CHECK YOUR UNDERSTANDING:
#1 Answer these questions from the news report on the Ballot Measure 92 recount, one line each:
(a) Which judge denied the supporters' request for a temporary restraining order?
(b) About how many ballots do the supporters say were unfairly rejected?
(c) By how many votes did the measure fail, and out of how many cast?
#2 Decide whether each statement agrees with the news report on the Ballot Measure 92 recount. Answer yes or no for each and quote the words that decide it.
(a) The lawsuit was filed on Tuesday.
(b) Counties that have not finished their recounts have been asked to turn in results by Friday.
(c) Ballot Measure 92 would require labeling of genetically modified foods.
#3 Carry the news report on the Ballot Measure 92 recount forward from its final sentence.

EXTRACT PROVIDED:
# # # # #
A Multnomah County judge on Tuesday rejected an effort by supporters of Ballot Measure 92 to prevent the state from certifying the results of a recount. Judge Henry Kantor denied supporters’ request, as part of a lawsuit filed Monday, for a temporary restraining order. That leaves the Secretary of State’s Office on track to certify results from a recount early next week. Most counties have finished their recounts — with no sign of changing the measure’s failure in the Nov. 4 election — and the rest have been asked to turn in results by Friday. Supporters of the measure to require labeling of genetically modified foods argued in the lawsuit that the state and Multnomah County unfairly rejected about 4,600 valid ballots because the signatures on the ballots didn’t match voter card signatures on file. Because the GMO labeling measure failed by just 812 votes out of 1.5 million cast — and is headed for a similar result in the recount — supporters argued that the ballots could change the outcome.
# # # # #
SUPPLIED DATA:
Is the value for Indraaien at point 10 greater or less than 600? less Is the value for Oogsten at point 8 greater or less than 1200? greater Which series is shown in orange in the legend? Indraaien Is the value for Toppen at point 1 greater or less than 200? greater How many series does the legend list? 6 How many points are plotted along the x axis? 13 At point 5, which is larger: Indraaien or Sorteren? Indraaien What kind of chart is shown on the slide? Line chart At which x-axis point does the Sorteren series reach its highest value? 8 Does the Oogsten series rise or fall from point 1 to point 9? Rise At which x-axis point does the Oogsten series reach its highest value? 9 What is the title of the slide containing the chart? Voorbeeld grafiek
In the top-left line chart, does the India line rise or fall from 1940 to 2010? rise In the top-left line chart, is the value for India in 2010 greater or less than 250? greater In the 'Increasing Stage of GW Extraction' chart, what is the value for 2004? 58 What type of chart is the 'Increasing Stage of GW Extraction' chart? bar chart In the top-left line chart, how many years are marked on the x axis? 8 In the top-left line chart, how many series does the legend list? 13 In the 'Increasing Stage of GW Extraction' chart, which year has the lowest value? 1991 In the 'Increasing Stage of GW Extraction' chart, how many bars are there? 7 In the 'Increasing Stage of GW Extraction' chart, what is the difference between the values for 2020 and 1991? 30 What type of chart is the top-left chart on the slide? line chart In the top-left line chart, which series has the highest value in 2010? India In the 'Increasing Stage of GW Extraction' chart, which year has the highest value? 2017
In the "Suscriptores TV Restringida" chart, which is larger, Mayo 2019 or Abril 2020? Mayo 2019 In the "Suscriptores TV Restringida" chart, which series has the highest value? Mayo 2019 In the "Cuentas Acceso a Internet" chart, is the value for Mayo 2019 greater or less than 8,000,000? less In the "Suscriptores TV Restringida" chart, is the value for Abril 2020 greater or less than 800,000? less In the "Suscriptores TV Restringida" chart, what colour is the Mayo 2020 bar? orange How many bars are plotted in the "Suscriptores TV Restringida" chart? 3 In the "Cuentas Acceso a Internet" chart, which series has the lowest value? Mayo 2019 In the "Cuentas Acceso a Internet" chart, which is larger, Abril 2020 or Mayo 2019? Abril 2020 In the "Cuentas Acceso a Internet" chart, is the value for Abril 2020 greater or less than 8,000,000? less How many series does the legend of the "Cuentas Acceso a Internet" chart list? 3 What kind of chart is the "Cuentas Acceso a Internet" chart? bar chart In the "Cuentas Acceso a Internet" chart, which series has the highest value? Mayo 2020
# # # # #
EXPECTED RESPONSES:
#1
(a) Henry Kantor, a Multnomah County judge
(b) About 4,600
(c) 812 votes out of 1.5 million cast

#2
(a) No: "as part of a lawsuit filed Monday"
(b) Yes: "the rest have been asked to turn in results by Friday"
(c) Yes: "the measure to require labeling of genetically modified foods"

#3
With the restraining order denied, supporters’ only remaining option to change the outcome is to file a formal challenge of the election with the Marion County Court. If that process led to a ruling that the signature-checking process was invalid, all votes in the Nov. 4 election for or against Measure 92 would be nullified.
“We are certainly disappointed with the ruling as we feel strongly that those 4,600 votes are valid and should be counted,” said Paige Richardson, manager of the Yes on 92 campaign. “Oregonians will never know the true outcome of this election.”
When asked whether she plans to file an election challenge, Richardson said the campaign is considering its options.
Overall, 13,000 ballots were identified by the state as having signature issues. The state alerted voters of the issue by letter and set a deadline of two weeks for them to fix the problems. About 8,600 voters responded.